To my ex-colleagues in the federal government: thank you for your service. A decades-long extreme wealth consolidation campaign has confused the facts: federal workers are strong, capable, hard-working, determined public servants. They are vital to anyone who believes that money shouldn’t dictate your access to a decent living standard, that democracy means a government of the people, by the people, for the people, and that we are better together than we are alone. I hope you keep your light.

My resolve has never been clearer: the climate crisis is here, and it is only getting worse. Just ask my neighbors. The Eaton Fire is projected to cost over $10 billion, not to mention the unquantifiable trauma my community will bear in the years to come. How many more once-in-a-lifetime tragedies are we going to have to endure?

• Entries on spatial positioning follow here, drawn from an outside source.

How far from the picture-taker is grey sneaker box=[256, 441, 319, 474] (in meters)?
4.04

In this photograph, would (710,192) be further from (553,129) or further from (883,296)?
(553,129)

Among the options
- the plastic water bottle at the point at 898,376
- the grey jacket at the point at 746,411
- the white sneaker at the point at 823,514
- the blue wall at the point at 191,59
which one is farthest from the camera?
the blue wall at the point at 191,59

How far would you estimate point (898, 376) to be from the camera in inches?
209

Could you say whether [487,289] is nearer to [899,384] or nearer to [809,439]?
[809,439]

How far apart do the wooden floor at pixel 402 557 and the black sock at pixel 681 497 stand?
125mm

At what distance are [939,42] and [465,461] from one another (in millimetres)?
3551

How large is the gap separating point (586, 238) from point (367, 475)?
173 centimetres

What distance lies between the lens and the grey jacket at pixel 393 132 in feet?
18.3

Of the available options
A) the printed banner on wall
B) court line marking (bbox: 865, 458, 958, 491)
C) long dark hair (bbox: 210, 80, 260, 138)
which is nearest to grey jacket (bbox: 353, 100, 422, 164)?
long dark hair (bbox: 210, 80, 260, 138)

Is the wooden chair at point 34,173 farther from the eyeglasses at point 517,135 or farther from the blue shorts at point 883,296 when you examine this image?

We are facing so many simultaneous crises, but most dangerous is one of indifference, and inability to see solidarity in shared struggle. Recently, in shock at the revocation of Temporary Protected Status for hundreds of thousands of people who had fled dictatorships to come to the U.S., a Miami-based Venezuelan-American voter told NPR, “They used us. During the campaign, the elected officials from the Republican Party, they actually told us that he was not going to touch the documented people. They said, ‘No, it is with undocumented people.’”

This administration is coming for all of us. But supposedly, we still live in a democracy. It’s time we showed up to protect it.

Cate York is an environmental management and program analyst and a graduate of Yale’s School of the Environment.